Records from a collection
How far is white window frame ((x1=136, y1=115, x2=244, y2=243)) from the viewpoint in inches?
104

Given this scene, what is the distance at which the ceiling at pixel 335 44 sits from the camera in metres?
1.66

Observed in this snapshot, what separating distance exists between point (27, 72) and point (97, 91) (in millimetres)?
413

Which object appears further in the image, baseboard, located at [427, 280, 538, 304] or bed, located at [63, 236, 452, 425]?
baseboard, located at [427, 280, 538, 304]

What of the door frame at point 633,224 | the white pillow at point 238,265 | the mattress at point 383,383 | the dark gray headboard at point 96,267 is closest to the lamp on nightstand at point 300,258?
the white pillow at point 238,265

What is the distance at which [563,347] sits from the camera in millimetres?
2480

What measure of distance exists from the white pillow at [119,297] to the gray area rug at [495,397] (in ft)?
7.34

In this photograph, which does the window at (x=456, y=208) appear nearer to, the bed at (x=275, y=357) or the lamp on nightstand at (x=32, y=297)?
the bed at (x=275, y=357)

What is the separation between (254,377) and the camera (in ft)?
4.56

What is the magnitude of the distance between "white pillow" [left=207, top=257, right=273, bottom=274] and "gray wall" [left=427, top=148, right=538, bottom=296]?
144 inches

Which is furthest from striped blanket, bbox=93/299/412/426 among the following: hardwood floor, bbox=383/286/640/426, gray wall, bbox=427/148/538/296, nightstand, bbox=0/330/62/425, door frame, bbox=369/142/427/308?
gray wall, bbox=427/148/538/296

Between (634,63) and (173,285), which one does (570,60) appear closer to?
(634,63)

◆ Task to complete ◆
Give again only the lines of the material above that run from the one with "In this photograph, which" through the end, both included, exactly as they appear.

◆ Expected output ◆
In this photograph, which does the window at (x=456, y=208) appear nearer to, the bed at (x=275, y=357) or the lamp on nightstand at (x=32, y=297)?
the bed at (x=275, y=357)

What is the separation between (254,377) and the camera (in ft)?
4.56

What is the magnitude of the distance between "white pillow" [left=207, top=257, right=273, bottom=274] and "gray wall" [left=427, top=148, right=538, bottom=296]?
144 inches

Which is furthest from striped blanket, bbox=93/299/412/426 among the following: hardwood floor, bbox=383/286/640/426, gray wall, bbox=427/148/538/296, nightstand, bbox=0/330/62/425, door frame, bbox=369/142/427/308?
gray wall, bbox=427/148/538/296

Between (634,63) and (173,285), which one does (570,60) appear closer to?
(634,63)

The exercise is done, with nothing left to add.